El mundo de la música caribeña perdió este 6 de diciembre a una de sus figuras más influyentes: Rafael Ithier Natal, fundador, director y propietario de El Gran Combo de Puerto Rico. A sus 99 años, el legendario músico dejó un legado que marcó más de seis décadas de historia en la salsa y consolidó a la agrupación como embajadora cultural de la isla.
“Yo quise ser músico toda mi vida…”, afirmó Ithier en 2017, una frase que resume la pasión inquebrantable que lo acompañó hasta el final. Su voz se apagó, pero su piano y su visión continúan resonando a través del inconfundible sonido del llamado “Combo que no se deja”, vigente en el gusto popular desde 1962.
El arquitecto del sonido puertorriqueño
Ithier fundó El Gran Combo el 26 de mayo de 1962 con una misión clara: crear un sonido único, auténticamente puertorriqueño y diferente al de Cortijo y su Combo, agrupación en la que también participó. Ese objetivo, según especialistas, se cumplió con creces.
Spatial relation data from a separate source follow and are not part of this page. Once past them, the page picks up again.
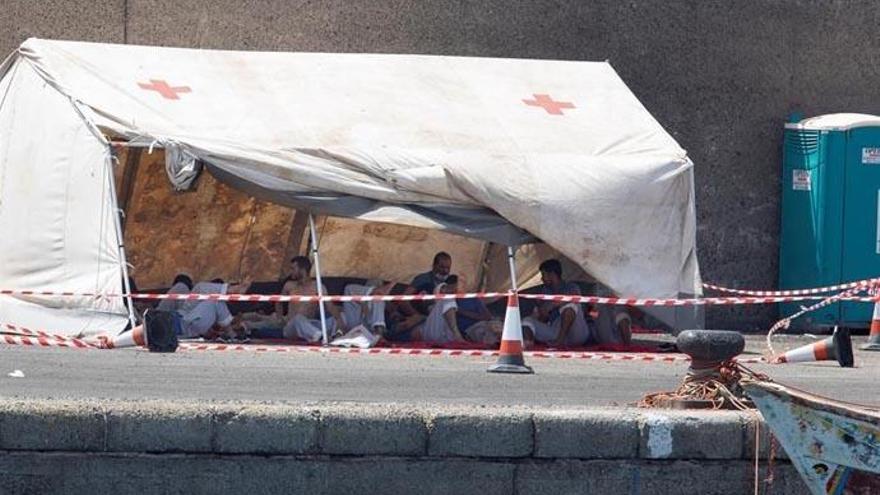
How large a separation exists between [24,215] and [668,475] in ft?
30.8

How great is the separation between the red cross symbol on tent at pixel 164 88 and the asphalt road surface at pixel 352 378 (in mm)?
2901

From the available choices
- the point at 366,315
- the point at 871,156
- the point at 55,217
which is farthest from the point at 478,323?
the point at 871,156

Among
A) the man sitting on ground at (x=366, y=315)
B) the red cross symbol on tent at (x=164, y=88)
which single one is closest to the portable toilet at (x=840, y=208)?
the man sitting on ground at (x=366, y=315)

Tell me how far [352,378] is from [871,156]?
8810 mm

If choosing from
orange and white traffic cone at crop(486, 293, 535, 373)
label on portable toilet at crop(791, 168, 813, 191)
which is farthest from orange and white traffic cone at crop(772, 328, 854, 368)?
label on portable toilet at crop(791, 168, 813, 191)

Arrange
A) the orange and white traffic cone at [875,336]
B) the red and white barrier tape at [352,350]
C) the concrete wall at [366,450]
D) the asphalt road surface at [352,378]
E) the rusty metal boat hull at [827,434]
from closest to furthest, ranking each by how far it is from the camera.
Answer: the rusty metal boat hull at [827,434]
the concrete wall at [366,450]
the asphalt road surface at [352,378]
the red and white barrier tape at [352,350]
the orange and white traffic cone at [875,336]

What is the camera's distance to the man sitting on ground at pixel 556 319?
1775 cm

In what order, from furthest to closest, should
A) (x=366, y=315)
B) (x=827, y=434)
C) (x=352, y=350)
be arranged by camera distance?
(x=366, y=315) → (x=352, y=350) → (x=827, y=434)

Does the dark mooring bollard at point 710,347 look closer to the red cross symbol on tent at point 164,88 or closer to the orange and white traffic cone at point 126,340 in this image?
the orange and white traffic cone at point 126,340

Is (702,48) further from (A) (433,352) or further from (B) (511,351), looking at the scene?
(B) (511,351)

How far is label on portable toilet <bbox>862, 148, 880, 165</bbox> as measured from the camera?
2008 centimetres

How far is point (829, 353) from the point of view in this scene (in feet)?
51.8

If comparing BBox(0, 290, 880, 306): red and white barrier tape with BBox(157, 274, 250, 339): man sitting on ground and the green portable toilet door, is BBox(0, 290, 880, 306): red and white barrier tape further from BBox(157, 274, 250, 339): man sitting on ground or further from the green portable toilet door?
the green portable toilet door

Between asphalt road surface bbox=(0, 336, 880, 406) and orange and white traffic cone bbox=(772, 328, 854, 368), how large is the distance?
0.26 ft
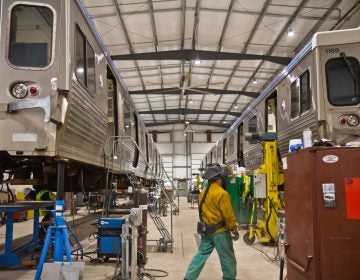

El compositor y académico Raymond Torres Santos destacó que Ithier “le sirvió al país con su genio musical” y que su mayor legado fue concebir a El Gran Combo como una institución cultural que llevó la identidad boricua a escenarios internacionales.
El sociólogo y autor Hiram Guadalupe calificó a Ithier como una “referencia obligada” de la narrativa musical del Caribe desde mediados del siglo XX, resaltando su aporte artístico, humano y empresarial. Subrayó, además, la audacia de crear un estilo que se ha mantenido intacto por 63 años, sin importar los cambios en la alineación.
Una empresa musical ejemplar
Ithier también dejó huella como administrador. Implementó un modelo cooperativista en la orquesta, en el que todos los integrantes recibían igual salario y contaban con un fondo común para reemplazos y emergencias. Este sistema, considerado innovador y equitativo, garantizó estabilidad y evitó constantes bajas en la agrupación a lo largo de seis décadas.
Para Guadalupe, la humanidad de Ithier trascendía el escenario. “Visitaba a las familias de los músicos para asegurarse de que estuvieran bien… eso no lo hace cualquier director”, expresó.
Disciplina como pilar de la excelencia
La disciplina fue uno de los valores inflexibles del “mulato mayor”. Desde su paso por la orquesta de Rafael Cortijo hasta la fundación de El Gran Combo, exigió puntualidad, rigor y profesionalismo absoluto. Cantantes como Jerry Rivas, Anthony García y Joselito Hernández han testificado en múltiples ocasiones sobre la rectitud que caracterizó al pianista.
“Ithier era el primero en bajar al lobby del hotel a esperar a los muchachos (…) No toleraba la indisciplina”, recordó Guadalupe al subrayar que esta ética de trabajo definió la proyección impecable de la agrupación en más de medio siglo de trayectoria.
Un legado para la eternidad
Rafael Ithier Natal falleció, pero su obra permanece como cimiento de la salsa y orgullo de Puerto Rico. Su sonido —forjado con identidad, disciplina y visión— continúa recorriendo el mundo a través de El Gran Combo, la institución musical que él mismo levantó y que hoy sigue representando la bandera puertorriqueña en la escena internacional.